# What you should do
Decide whether each statement below agrees with the page on DuckDB package validation, answering yes or no and quoting the deciding words from the page: 1. Validation includes benchmarking the compiled code. 2. Validation checks that the amalgamated source is valid C++17. 3. A package may be released before it passes compilation validation.

# Passage
start

Principle:Duckdb Duckdb Package Validation
Overview
Verifying that packaged source files compile independently without the original build system. Package validation is the practice of confirming that the amalgamated source distribution is self-contained and can be compiled by an end user who has only a C++ compiler and no access to the DuckDB repository or build system.
Description
After the amalgamation process produces duckdb.cpp and duckdb.hpp, there is no guarantee that these files are correct. The amalgamation script may have:
- Missed an include -- a header that was needed but not resolved during amalgamation
- Misordered includes -- headers placed before their dependencies
- Included incompatible code -- conditional compilation macros that resolve differently in the amalgamated context
- Generated invalid C++ -- syntax errors introduced by concatenation or macro conflicts
Package validation addresses these risks by performing an independent compilation test: the amalgamated source is compiled using a standalone C++ compiler with no access to the original source tree. If the compilation succeeds, the package is valid. If it fails, the amalgamation process has a defect that must be fixed before distribution.
What Validation Tests
The validation process checks:
- Syntactic correctness -- the amalgamated source is valid C++17
- Include completeness -- all required headers are present within the amalgamation
- Symbol resolution -- all referenced symbols are defined within the amalgamation (at the compilation stage; linking is not tested)
- Macro consistency -- preprocessor macros do not conflict when all source is in a single translation unit
What Validation Does Not Test
- Linking -- the test uses
-S(compile to assembly) or-c(compile to object), not full linking - Runtime correctness -- the test does not execute the compiled code
- Performance -- no benchmarking is performed
Usage
This principle applies in the following scenarios:
- After creating amalgamated source -- as a mandatory gate before any distribution step
- Before distribution -- no package should be released without passing compilation validation
- In CI pipelines -- automated compilation tests run after every amalgamation to catch regressions
- During development -- when modifying the amalgamation script itself, validation ensures changes are correct
# Typical validation workflow:
python3 scripts/amalgamation.py
python3 scripts/test_compile.py
# If test_compile.py exits with 0, the amalgamation is valid.

end

# Stored data
start

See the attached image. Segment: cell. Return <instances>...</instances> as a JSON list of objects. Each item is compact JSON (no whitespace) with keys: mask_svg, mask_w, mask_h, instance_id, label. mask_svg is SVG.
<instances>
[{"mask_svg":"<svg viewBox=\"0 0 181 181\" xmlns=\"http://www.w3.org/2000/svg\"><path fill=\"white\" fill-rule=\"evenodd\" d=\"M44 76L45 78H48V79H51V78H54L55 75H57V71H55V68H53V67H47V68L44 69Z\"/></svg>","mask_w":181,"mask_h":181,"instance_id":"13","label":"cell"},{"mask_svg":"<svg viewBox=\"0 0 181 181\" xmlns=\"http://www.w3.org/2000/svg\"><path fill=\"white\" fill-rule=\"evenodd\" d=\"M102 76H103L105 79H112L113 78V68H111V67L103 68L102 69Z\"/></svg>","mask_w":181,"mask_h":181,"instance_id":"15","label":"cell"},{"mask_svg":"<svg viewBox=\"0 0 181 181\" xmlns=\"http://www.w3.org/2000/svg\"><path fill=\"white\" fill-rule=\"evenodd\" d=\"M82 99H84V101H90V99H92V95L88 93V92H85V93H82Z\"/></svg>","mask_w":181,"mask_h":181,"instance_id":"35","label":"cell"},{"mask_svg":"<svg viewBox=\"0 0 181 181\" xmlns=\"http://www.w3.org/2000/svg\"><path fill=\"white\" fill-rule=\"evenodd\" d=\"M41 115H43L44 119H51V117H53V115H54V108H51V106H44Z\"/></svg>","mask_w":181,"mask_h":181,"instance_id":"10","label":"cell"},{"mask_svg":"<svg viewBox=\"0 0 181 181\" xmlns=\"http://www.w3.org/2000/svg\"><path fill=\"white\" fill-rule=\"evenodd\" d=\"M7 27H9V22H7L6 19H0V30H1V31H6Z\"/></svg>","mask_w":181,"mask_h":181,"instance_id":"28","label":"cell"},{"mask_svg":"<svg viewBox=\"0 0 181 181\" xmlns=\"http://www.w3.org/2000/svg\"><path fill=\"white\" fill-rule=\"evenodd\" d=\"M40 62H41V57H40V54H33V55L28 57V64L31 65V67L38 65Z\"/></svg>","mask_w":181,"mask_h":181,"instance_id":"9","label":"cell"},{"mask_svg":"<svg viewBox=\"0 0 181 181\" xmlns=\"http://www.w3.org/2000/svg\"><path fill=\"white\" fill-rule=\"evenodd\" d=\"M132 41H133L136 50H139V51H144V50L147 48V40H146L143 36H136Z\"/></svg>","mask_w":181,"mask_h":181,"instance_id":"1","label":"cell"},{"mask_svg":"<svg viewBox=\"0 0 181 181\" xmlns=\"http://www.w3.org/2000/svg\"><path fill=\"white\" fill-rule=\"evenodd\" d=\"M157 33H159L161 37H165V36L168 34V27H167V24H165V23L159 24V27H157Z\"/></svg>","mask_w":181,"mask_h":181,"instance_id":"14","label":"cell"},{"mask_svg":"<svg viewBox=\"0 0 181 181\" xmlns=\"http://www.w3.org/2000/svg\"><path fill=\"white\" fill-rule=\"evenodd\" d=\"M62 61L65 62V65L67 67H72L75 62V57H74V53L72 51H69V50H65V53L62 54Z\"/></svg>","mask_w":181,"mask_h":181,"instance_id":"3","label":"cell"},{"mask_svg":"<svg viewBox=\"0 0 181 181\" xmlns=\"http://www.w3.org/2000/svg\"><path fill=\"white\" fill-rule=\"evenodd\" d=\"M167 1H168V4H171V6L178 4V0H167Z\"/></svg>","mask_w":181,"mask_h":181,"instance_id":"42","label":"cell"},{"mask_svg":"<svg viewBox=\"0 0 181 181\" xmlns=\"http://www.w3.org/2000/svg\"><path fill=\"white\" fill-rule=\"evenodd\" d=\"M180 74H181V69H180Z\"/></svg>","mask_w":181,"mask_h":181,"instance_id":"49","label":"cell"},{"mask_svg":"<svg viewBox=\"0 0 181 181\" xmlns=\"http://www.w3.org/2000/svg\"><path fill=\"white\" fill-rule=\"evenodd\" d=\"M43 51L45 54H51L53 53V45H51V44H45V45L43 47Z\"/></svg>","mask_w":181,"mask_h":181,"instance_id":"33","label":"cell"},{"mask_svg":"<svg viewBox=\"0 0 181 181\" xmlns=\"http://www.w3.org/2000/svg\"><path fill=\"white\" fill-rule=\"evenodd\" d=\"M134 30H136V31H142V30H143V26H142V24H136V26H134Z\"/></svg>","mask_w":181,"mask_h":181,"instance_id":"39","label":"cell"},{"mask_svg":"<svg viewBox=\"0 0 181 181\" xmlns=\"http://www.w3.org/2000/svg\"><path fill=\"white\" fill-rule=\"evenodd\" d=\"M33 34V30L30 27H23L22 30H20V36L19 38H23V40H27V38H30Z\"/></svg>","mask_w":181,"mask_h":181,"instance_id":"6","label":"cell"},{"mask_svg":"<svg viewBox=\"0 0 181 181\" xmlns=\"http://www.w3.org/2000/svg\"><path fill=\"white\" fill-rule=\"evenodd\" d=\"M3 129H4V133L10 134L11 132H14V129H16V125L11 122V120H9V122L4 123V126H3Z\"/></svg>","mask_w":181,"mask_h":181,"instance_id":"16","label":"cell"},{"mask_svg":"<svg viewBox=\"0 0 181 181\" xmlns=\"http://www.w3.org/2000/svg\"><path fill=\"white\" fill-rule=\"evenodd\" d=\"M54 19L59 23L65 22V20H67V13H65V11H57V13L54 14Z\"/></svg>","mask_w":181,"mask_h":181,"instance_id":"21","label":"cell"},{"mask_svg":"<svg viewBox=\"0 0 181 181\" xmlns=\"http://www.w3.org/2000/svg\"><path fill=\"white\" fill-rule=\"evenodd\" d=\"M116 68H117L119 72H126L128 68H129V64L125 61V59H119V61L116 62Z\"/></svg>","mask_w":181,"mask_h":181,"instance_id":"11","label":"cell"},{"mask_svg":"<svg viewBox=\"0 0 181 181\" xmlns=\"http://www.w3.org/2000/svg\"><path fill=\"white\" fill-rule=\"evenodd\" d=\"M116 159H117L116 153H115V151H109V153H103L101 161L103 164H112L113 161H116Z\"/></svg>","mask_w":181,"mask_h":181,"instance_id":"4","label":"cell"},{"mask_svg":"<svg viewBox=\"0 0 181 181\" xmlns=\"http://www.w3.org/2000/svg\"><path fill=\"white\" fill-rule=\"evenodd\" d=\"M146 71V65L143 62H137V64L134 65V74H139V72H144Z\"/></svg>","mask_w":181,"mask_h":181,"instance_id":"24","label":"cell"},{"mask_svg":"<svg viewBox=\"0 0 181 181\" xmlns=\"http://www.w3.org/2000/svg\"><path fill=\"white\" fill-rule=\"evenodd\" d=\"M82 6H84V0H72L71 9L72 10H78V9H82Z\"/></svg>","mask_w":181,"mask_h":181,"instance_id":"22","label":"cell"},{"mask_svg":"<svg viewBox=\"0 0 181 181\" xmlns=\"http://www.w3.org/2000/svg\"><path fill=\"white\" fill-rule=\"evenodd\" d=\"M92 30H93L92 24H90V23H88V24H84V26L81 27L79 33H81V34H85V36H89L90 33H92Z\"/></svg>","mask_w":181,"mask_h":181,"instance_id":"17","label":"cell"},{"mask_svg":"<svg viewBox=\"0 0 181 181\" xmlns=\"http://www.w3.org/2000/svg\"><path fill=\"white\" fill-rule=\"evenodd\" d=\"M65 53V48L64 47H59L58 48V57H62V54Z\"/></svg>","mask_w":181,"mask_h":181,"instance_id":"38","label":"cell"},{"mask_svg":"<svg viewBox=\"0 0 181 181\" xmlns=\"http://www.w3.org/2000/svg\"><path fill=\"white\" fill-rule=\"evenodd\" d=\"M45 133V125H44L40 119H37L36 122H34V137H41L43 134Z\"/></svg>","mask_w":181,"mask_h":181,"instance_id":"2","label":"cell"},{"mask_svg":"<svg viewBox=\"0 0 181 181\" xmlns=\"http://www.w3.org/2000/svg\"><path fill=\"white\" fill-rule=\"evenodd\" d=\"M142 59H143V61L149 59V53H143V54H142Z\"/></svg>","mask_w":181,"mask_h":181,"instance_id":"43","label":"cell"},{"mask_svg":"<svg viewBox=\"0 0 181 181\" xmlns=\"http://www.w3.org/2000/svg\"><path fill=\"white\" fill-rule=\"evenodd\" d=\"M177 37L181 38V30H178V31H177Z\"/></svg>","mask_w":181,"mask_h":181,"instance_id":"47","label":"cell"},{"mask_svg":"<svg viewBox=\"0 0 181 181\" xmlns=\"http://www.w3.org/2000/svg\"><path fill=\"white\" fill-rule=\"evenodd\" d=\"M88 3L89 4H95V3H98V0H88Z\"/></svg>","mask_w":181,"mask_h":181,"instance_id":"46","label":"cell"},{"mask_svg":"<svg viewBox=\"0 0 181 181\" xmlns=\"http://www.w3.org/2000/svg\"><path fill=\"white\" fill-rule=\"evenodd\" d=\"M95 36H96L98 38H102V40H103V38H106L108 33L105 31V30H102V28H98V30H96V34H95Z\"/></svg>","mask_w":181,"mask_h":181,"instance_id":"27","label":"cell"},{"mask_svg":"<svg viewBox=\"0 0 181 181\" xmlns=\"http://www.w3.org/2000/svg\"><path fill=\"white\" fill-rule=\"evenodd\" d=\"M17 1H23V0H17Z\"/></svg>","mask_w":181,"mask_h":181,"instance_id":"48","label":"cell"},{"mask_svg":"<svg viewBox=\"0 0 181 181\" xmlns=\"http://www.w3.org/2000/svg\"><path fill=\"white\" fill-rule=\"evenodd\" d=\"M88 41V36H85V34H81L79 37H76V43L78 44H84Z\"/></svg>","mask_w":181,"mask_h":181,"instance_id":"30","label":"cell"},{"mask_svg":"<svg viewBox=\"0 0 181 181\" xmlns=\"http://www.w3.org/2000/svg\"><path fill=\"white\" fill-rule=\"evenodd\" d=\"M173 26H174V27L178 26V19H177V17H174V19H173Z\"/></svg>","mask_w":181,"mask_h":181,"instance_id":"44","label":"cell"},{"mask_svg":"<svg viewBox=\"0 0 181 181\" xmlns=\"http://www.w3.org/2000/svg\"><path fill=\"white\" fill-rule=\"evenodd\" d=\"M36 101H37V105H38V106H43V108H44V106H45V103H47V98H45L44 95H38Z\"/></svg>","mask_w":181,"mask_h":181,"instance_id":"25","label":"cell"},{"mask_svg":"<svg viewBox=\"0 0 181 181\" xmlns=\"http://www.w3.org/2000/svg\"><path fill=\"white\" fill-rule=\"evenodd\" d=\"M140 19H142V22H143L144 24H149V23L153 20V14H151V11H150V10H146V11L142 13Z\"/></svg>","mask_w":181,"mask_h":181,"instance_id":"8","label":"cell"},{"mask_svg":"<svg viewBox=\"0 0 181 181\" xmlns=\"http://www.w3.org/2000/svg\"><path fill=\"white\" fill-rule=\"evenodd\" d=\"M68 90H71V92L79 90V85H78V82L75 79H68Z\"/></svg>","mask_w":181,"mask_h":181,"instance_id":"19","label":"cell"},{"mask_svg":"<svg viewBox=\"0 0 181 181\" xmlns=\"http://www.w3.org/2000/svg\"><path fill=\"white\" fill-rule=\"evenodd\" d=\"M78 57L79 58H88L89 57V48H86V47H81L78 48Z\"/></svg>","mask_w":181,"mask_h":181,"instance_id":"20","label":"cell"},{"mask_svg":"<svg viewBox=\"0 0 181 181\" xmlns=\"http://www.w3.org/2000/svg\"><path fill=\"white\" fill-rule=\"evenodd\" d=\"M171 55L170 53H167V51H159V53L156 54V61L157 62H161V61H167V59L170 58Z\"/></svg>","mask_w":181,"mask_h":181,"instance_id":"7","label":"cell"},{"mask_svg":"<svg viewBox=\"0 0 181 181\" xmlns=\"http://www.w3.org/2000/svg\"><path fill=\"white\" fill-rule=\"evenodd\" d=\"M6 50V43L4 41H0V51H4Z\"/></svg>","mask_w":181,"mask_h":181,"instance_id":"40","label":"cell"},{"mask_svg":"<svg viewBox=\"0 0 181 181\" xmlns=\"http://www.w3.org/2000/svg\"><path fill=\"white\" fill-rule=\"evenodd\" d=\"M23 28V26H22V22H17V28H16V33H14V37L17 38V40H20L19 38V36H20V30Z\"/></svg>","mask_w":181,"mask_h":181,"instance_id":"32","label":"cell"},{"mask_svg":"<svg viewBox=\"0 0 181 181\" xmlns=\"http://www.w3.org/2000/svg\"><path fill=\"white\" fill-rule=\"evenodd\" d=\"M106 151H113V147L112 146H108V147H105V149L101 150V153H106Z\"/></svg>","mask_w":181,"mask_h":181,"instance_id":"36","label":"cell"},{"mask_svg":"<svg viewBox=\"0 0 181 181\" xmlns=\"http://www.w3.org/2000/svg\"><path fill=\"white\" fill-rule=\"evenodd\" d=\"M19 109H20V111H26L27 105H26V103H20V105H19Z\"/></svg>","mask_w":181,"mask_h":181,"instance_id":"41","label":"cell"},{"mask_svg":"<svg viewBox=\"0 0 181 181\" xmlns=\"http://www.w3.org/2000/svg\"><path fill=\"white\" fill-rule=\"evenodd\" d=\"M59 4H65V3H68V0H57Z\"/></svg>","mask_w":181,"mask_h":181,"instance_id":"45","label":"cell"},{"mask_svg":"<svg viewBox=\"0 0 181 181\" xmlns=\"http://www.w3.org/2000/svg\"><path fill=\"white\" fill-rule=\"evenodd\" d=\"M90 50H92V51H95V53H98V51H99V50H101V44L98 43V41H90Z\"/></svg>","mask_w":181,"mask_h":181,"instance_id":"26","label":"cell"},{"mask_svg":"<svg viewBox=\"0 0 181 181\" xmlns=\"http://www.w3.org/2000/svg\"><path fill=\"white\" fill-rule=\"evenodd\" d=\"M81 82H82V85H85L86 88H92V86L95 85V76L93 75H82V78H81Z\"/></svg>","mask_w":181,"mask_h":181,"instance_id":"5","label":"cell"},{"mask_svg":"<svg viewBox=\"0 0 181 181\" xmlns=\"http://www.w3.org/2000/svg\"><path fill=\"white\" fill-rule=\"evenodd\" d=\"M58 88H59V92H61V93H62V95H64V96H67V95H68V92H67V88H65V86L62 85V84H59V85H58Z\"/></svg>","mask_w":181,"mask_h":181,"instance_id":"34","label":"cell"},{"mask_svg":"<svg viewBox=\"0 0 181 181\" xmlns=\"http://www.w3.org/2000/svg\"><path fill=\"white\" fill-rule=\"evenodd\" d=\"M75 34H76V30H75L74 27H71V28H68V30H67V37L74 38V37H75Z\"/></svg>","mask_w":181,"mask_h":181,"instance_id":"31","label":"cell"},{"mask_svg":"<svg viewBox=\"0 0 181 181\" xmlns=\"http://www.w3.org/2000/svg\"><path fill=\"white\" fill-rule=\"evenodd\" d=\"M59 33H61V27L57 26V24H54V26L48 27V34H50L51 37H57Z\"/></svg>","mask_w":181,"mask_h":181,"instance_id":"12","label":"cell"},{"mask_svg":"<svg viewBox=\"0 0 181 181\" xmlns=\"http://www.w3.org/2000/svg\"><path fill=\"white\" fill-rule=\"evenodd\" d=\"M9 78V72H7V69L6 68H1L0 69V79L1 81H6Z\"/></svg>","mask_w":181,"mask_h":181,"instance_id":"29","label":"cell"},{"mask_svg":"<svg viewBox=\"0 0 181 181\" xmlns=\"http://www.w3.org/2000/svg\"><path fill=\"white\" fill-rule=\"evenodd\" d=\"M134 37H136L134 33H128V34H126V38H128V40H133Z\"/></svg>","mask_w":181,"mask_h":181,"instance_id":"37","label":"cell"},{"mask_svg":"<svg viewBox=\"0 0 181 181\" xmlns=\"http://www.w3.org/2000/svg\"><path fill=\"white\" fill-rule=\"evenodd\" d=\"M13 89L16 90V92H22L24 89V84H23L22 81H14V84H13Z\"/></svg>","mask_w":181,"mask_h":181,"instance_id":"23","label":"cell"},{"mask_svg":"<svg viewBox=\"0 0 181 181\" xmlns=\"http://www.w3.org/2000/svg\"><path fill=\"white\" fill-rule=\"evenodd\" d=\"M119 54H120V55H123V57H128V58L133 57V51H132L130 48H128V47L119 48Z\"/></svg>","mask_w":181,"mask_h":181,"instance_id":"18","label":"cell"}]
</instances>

end

# Answer for this exercise
1. No: "no benchmarking is performed"
2. Yes: "Syntactic correctness -- the amalgamated source is valid C++17"
3. No: "no package should be released without passing compilation validation"